40 The will makes no provision for FB. As I have said, it is clearly the purpose of this application to counter what would otherwise occur if CB died intestate: in those circumstances, both AB and FB would take. The statutory will is designed to exclude FB from testamentary provision so that the estate goes wholly to AB or wholly to SB or, in the event they predecease CB, wholly to the two charities.
41 It seems to me that there is, to quote the words which I have used in Re Fenwick, "a fairly good chance" that the proposed will, in excluding FB, would represent the actual intentions of CB if she were now of testamentary capacity and aware of the present circumstances.
42 I accept that, for whatever reason, FB has removed himself from responsibility and care within the family, at least from the time that CB was aged nine.

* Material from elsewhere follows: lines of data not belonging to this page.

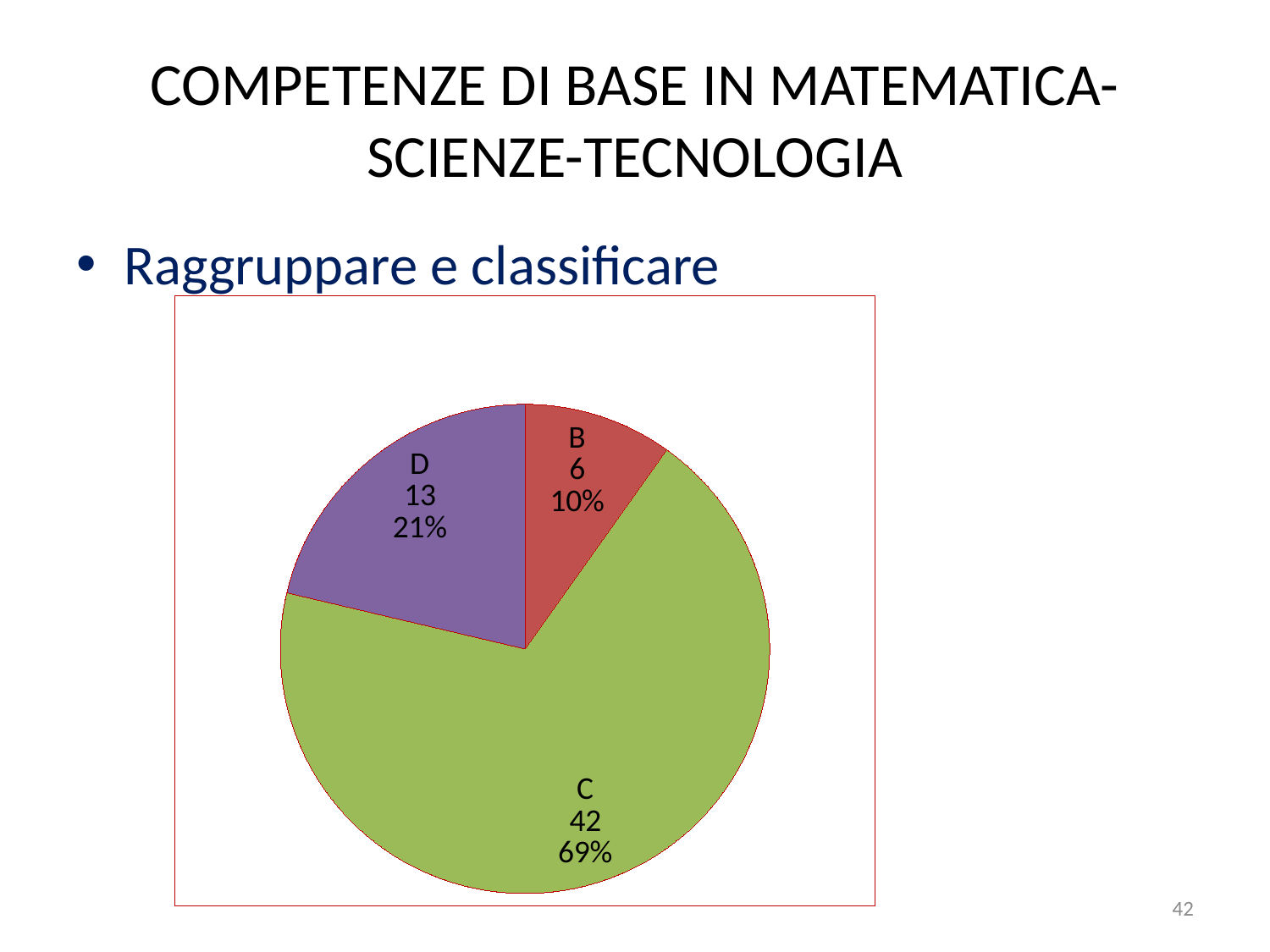
What share of the pie does category C represent? 69% Which category has the smallest slice? B What is the difference between the values for C and D? 29 How many slices does the pie chart have? 3 Which category has the largest slice? C What kind of chart is shown on the slide? pie chart What is the value for category C? 42 What share of the pie does category B represent? 10% What is the value for category B? 6 Which is larger, the value for D or the value for B? D What colour is the slice for category C? green What is the value for category D? 13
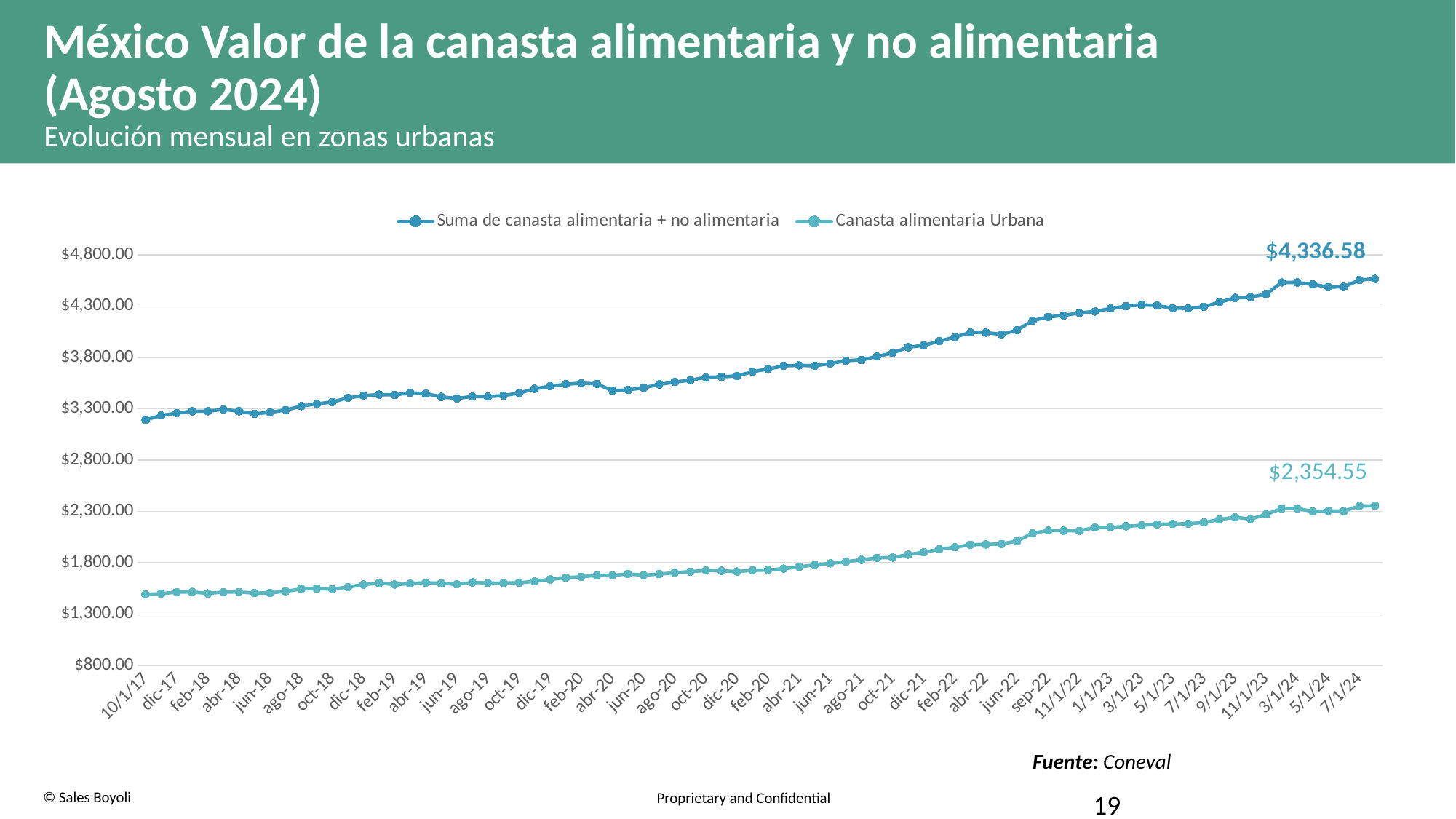
What kind of chart is shown on the slide? line chart What is the difference between the two labelled values, $4,336.58 and $2,354.55? $1,982.03 Which series has higher values throughout the chart, 'Suma de canasta alimentaria + no alimentaria' or 'Canasta alimentaria Urbana'? Suma de canasta alimentaria + no alimentaria Is the value of 'Canasta alimentaria Urbana' at 10/1/17 greater or less than $1,300.00? greater What is the latest labelled value for the series 'Suma de canasta alimentaria + no alimentaria'? $4,336.58 How many series does the legend list? 2 Is the value of 'Suma de canasta alimentaria + no alimentaria' at 10/1/17 greater or less than $3,300.00? less What is the subtitle shown under the main title of the slide? Evolución mensual en zonas urbanas Is the value of 'Suma de canasta alimentaria + no alimentaria' at 7/1/24 greater or less than $4,300.00? greater Do the values of 'Canasta alimentaria Urbana' generally rise or fall from 10/1/17 to 7/1/24? rise What source is cited for the chart data? Coneval What is the latest labelled value for the series 'Canasta alimentaria Urbana'? $2,354.55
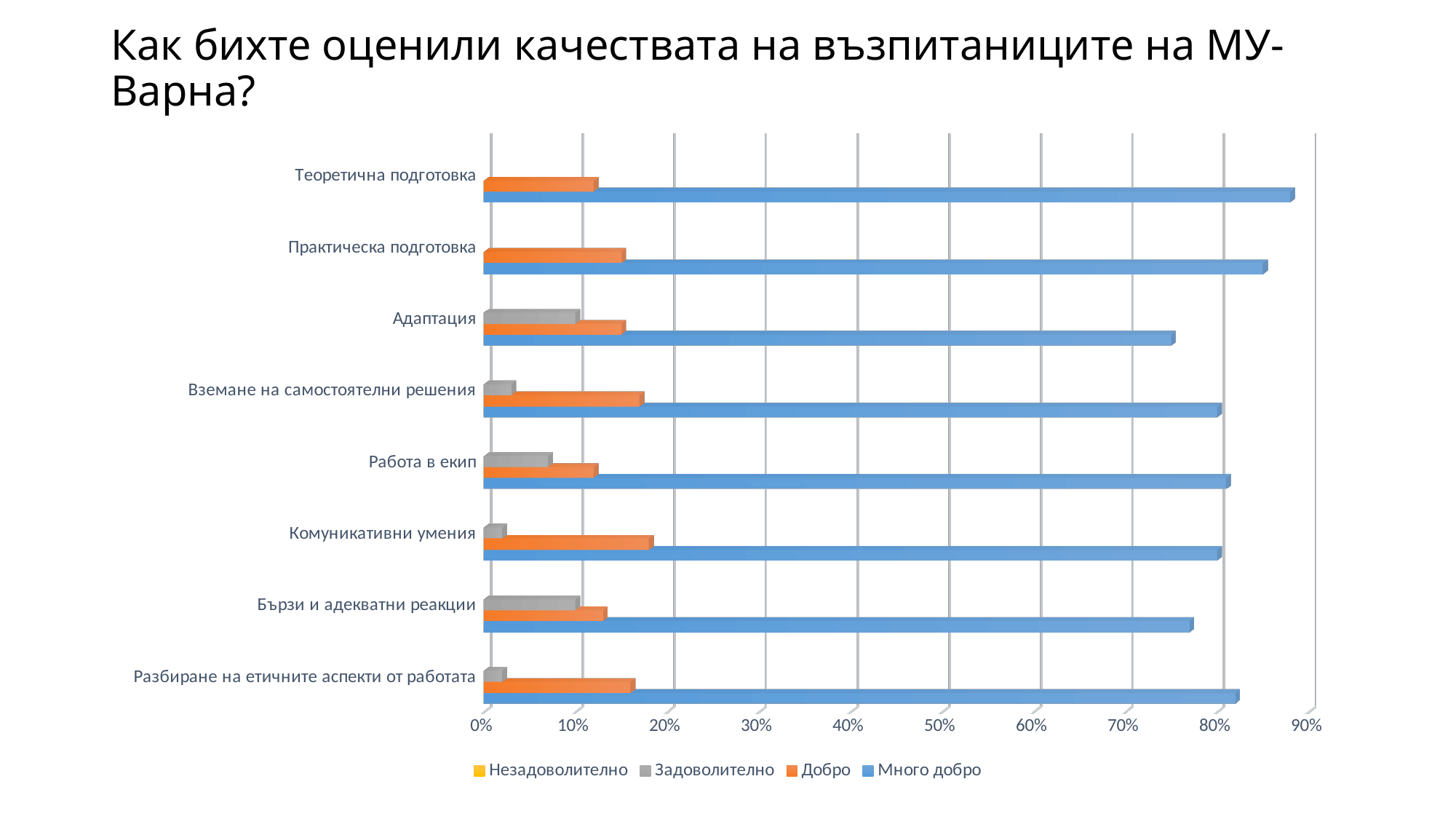
What colour represents the 'Много добро' series in the chart? blue What kind of chart is shown on the slide? bar chart Is the 'Добро' value for 'Комуникативни умения' greater or less than 10%? greater Is the 'Добро' value for 'Вземане на самостоятелни решения' greater or less than 10%? greater How many categories (qualities) are listed on the vertical axis of the chart? 8 Which has the larger 'Много добро' value: 'Теоретична подготовка' or 'Адаптация'? Теоретична подготовка Is the 'Много добро' value for 'Адаптация' greater or less than 80%? less How many series does the chart legend list? 4 Which category has the highest value for the 'Много добро' series? Теоретична подготовка Which has the larger 'Добро' value: 'Комуникативни умения' or 'Теоретична подготовка'? Комуникативни умения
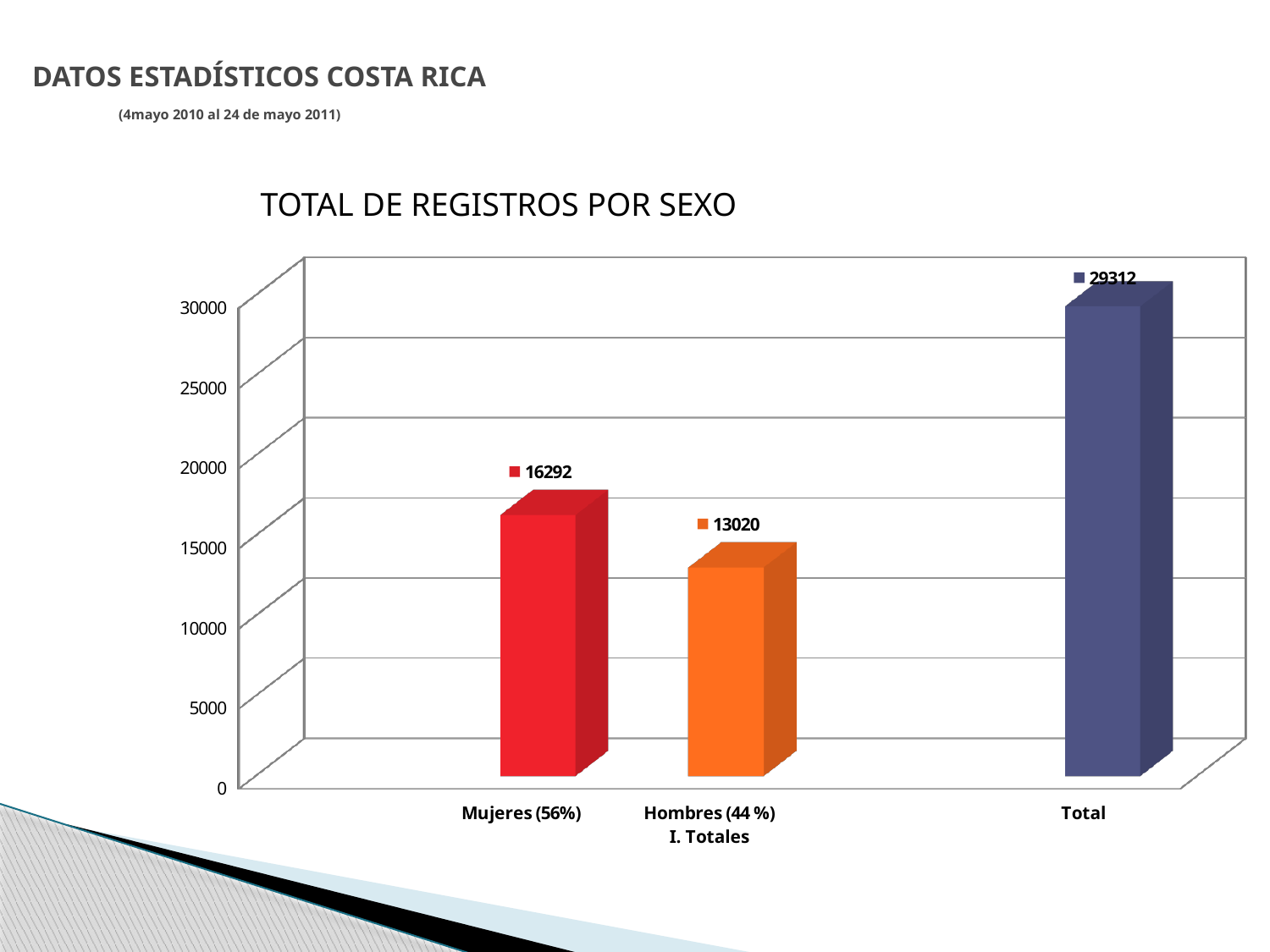
What is the title of the chart? TOTAL DE REGISTROS POR SEXO What is the value for Total? 29312 What is the x-axis title of the chart? I. Totales Which category has the lowest value? Hombres (44 %) How many categories are shown on the x axis? 3 What is the value for Mujeres (56%)? 16292 What kind of chart is shown on the slide? bar chart Which is larger, the value for Mujeres (56%) or the value for Hombres (44 %)? Mujeres (56%) Which category has the highest value? Total Is the value for Hombres (44 %) greater or less than 15000? less What is the value for Hombres (44 %)? 13020 What is the difference between the values for Mujeres (56%) and Hombres (44 %)? 3272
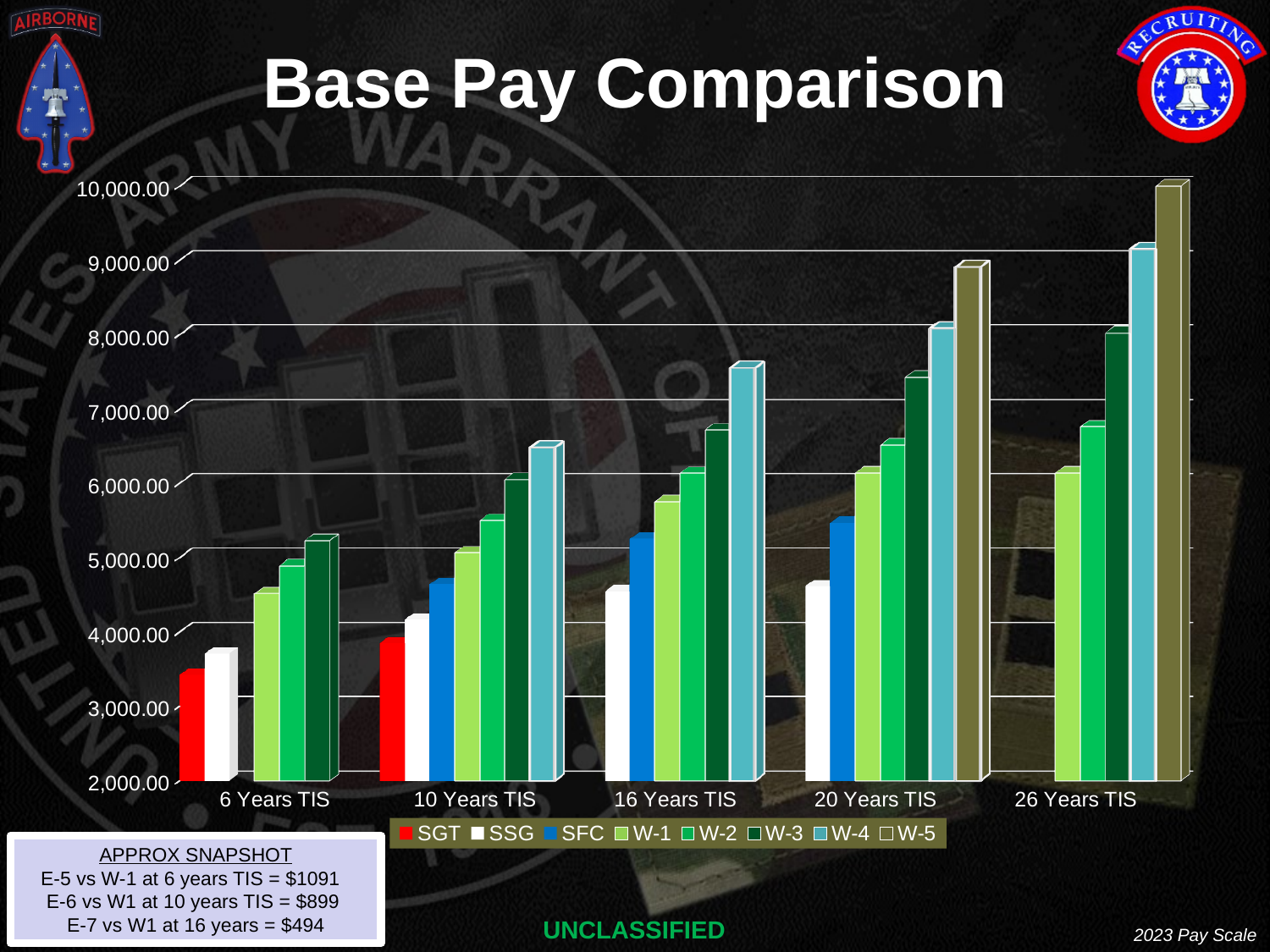
At 16 Years TIS, which is larger: the W-4 bar or the W-3 bar? W-4 Do the W-1 values rise or fall as years of TIS increase along the x axis? Rise How many time-in-service categories are shown on the x axis? 5 What kind of chart is shown on the slide? Bar chart Is the value for SGT at 6 Years TIS greater or less than 4,000.00? less Which series has the shortest bar on the chart, and in which category? SGT at 6 Years TIS Is the value for W-4 at 16 Years TIS greater or less than 7,000.00? greater Is the value for W-4 at 10 Years TIS greater or less than 6,000.00? greater What is the title of the chart? Base Pay Comparison Which series has the tallest bar on the chart, and in which category? W-5 at 26 Years TIS How many series does the chart legend list? 8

I accept that there has been no normal relationship of father and daughter, at least in an on-going caring sense between the two of them since that time.
43 It seems to me that there is a fairly good chance that the proposed will reflects what a reasonable person in CB's position would do to recognise in her testamentary provision the fact that AB will have devoted the whole of the remainder of her life to the very onerous task of caring for CB. A reasonable person in CB's position would recognise that the overwhelming moral responsibility which she had in regard to testamentary provision was in favour of AB.
44 It seems also to me that there is a fairly good chance, in the sense in which I have used that phrase in Re Fenwick, that if AB predeceased CB, CB would recognise that her testamentary obligation was directed towards SB and, if not to him, then to the two charities with which she was actively involved.
45 I do not think that one can say, having regard to the absence of FB in the family involvement for now more than ten years, that there is a fairly good chance that CB would wish to make any provision for him.
46 As matters stand, therefore, I am persuaded that the proposed will is one that CB is reasonably likely to have made.
47 There is no evidence that CB expressed any testamentary intention before her accident, but in accordance with the reasoning which I have expounded in Re Fenwick, I think that it is reasonable to suppose that had she been aware that she would have a substantial estate to dispose of she would have intended to make a will disposing of that estate.
48 I am satisfied that there is presently no eligible person within the meaning of the family provision legislation who could make an application for provision out of CB's estate were she to die now. I am also satisfied that having regard to her total dependency upon her mother and her complete inability to communicate, there is no likelihood that, however long she lives, she will form such a relationship with any other person such as to render that person an eligible person for the purposes of the family provision legislation.
49 The circumstances, as they are now, warrant the granting of leave to bring the application under s 19. I am satisfied that those circumstances are unlikely to change between now and the time that any final order may be sought authorising a will.
50 As I have explained in Re Fenwick, where the evidence in the leave application reveals a state of affairs which is unlikely to change by the time an application for a final order could be made, then it is appropriate at one and the same time to grant leave under s 19 and to proceed with making a final order. That is what I now do. For the reasons I have given, I am satisfied that it is appropriate to make the final order as sought.